Seit 1927 war die Auslastung des Festivals nur ein einziges Mal ein wenig höher als 70 Prozent gewesen: 1930. Und jetzt - 1935 - im ersten Opernjahr Toscaninis, kletterte diese Statistik auf 85 Prozent Und das bei anhaltender Tausend-Mark-Sperre durch die Nazis gegen Österreich. Deren Bedeutung für den österreichischen Fremdenverkehr kann man ermessen, wenn man bedenkt, dass 1932 der Anteil der deutschen Staatsbürger am österreichischen Tourismus 40 Prozent betrug.

Legendäre Wutausbrüche

Arturo Toscanini

Deutsches Bundesarchiv / CC BY-SA 3.0 de

Toscanini auf einem Bahnhof in Norditalien, 1931

„Nein, nein, nein, ein Graus, eine Sauerei!“ Oder: „Es ist immer noch nicht gut!“ Auf YouTube kann man Stunden damit verbringen, die Wutausbrüche eines Italieners zu verfolgen - oder einige seiner beeindruckendsten Konzerte, bei denen es scheint, als würde er das Orchester führen wie eine Marionette.

Dirigieren gegen Hitler

Die Salzburger Festspiele stellten nach 1933 - nach Hitlers Machtübernahme in Deutschland ein Refugium des Kulturprotestes gegen die Nazis dar. Eine zentrale Rolle dabei nahm Toscanini ein, der zu seiner Zeit gut und gerne als der bekannteste Dirigent der Welt bezeichnet werden konnte - mehr dazu oe1.ORF.at

Wie erinnert sich seine Heimat?

In Italien wird an den wohl berühmtesten Orchesterleiter des 19. und 20. Jahrhunderts mit zahlreichen Konzerten, Ausstellungen und Veranstaltungen erinnert, in den Zeitungen sind Würdigungen zu lesen - dabei wurde er zu Lebzeiten längst nicht nur geliebt. Er verlangte seinen Musikern und sich selbst Perfektion ab und ging als „Maestro assoluto“ in die Geschichte ein. Das Publikum von New York bis Mailand feierte ihn - und mit welcher Präzision er seine Musiker leitete, war selbst im Radio zu hören.

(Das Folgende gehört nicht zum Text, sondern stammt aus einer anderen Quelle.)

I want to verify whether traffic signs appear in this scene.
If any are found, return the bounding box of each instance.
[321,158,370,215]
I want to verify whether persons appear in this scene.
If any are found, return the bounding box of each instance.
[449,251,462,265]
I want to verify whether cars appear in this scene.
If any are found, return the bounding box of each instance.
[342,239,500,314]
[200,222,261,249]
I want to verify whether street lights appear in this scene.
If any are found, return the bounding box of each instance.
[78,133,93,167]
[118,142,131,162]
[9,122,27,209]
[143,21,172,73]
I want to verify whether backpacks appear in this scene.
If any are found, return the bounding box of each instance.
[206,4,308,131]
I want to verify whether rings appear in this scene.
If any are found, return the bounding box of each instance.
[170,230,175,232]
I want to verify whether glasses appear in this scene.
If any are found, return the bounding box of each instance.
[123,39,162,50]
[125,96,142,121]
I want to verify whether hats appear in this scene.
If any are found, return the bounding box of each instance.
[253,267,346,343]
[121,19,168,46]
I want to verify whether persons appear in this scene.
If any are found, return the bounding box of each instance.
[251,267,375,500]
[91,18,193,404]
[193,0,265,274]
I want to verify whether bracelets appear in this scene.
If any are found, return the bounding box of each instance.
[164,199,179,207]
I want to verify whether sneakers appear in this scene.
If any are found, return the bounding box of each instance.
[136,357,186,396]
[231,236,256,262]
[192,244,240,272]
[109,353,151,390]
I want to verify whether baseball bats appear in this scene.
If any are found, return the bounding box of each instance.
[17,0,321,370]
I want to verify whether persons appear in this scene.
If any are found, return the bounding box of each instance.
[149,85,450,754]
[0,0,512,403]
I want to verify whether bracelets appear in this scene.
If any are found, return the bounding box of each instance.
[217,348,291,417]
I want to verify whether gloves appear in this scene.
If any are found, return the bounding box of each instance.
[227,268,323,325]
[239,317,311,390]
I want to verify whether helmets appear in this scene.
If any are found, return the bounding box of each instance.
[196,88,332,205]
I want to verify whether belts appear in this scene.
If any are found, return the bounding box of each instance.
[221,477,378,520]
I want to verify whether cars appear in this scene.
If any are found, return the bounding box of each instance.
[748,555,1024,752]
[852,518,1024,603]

Hochbegabt aus einfachen Verhältnissen

Toscanini wurde am 25. März 1867 als Sohn eines Schneiders in Parma geboren. Eine Lehrerin war es, die seine außergewöhnlichen Talente entdeckte. Nach einem Mal Lesen konnte er ganze Gedichte auswendig aufsagen. Auf dem Klavier traf er jede Note sofort, die soeben noch gesungen wurde. Mit neun Jahren kam der Hochbegabte ins Konservatorium. Noch als Erwachsener sprach er von „Gefängnisatmosphäre“. Als Internatsschüler konnte er seine Eltern nur einmal pro Woche sehen. Nach dem Abschluss schlug er sich als Cellist und ohne festes Engagement durchs Leben.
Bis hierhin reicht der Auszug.